WHAT IS BEING ASKED:
Find each line of the entries that contains the string "stacked", treating uppercase and lowercase as different, and copy those lines in full.

== DATA SHOWN

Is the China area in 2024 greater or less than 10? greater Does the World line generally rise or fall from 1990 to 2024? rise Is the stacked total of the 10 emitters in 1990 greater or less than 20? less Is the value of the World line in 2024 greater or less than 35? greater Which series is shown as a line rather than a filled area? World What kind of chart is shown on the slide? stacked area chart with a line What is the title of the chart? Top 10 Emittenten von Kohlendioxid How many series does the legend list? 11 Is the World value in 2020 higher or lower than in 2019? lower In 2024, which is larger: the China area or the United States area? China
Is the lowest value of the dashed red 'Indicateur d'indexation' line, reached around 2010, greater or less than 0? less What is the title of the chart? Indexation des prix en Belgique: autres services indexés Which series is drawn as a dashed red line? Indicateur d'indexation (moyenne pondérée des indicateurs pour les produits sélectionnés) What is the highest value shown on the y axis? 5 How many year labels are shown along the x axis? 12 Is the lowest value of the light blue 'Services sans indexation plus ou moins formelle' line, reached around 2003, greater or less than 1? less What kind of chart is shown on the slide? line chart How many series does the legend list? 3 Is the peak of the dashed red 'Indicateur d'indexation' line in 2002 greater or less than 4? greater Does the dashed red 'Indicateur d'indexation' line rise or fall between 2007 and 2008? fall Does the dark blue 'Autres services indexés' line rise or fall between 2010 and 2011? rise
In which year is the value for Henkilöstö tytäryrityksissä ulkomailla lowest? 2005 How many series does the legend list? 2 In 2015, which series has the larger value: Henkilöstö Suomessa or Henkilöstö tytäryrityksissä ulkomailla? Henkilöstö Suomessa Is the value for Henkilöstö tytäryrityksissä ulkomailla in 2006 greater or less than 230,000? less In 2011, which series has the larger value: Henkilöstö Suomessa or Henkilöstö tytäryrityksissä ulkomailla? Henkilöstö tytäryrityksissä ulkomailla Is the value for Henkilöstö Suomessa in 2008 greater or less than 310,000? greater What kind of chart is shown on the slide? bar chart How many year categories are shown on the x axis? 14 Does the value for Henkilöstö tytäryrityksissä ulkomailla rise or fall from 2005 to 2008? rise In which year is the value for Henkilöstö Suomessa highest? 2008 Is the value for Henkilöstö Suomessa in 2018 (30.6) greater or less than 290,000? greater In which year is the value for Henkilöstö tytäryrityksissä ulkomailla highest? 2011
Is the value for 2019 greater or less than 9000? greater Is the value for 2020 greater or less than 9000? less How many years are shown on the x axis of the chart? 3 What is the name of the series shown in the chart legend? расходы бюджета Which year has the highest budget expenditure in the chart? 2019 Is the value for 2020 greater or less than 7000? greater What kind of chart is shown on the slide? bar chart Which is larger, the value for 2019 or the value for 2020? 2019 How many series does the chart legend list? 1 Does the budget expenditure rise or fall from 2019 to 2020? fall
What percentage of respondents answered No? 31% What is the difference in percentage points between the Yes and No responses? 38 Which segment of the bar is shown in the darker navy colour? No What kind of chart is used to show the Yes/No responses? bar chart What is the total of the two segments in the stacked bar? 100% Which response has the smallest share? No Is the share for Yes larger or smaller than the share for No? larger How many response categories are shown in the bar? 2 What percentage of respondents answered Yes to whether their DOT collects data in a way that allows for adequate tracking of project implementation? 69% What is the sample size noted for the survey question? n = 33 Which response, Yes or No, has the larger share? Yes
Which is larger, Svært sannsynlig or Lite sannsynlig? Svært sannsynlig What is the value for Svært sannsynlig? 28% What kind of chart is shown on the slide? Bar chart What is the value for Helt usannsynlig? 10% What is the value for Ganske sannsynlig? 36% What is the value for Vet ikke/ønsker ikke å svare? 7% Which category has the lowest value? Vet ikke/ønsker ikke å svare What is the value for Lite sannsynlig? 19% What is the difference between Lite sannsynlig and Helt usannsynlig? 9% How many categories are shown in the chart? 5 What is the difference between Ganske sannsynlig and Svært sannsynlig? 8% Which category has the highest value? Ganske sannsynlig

====

ANSWER TO THIS PROBLEM:
Is the China area in 2024 greater or less than 10? greater Does the World line generally rise or fall from 1990 to 2024? rise Is the stacked total of the 10 emitters in 1990 greater or less than 20? less Is the value of the World line in 2024 greater or less than 35? greater Which series is shown as a line rather than a filled area? World What kind of chart is shown on the slide? stacked area chart with a line What is the title of the chart? Top 10 Emittenten von Kohlendioxid How many series does the legend list? 11 Is the World value in 2020 higher or lower than in 2019? lower In 2024, which is larger: the China area or the United States area? China
What percentage of respondents answered No? 31% What is the difference in percentage points between the Yes and No responses? 38 Which segment of the bar is shown in the darker navy colour? No What kind of chart is used to show the Yes/No responses? bar chart What is the total of the two segments in the stacked bar? 100% Which response has the smallest share? No Is the share for Yes larger or smaller than the share for No? larger How many response categories are shown in the bar? 2 What percentage of respondents answered Yes to whether their DOT collects data in a way that allows for adequate tracking of project implementation? 69% What is the sample size noted for the survey question? n = 33 Which response, Yes or No, has the larger share? Yes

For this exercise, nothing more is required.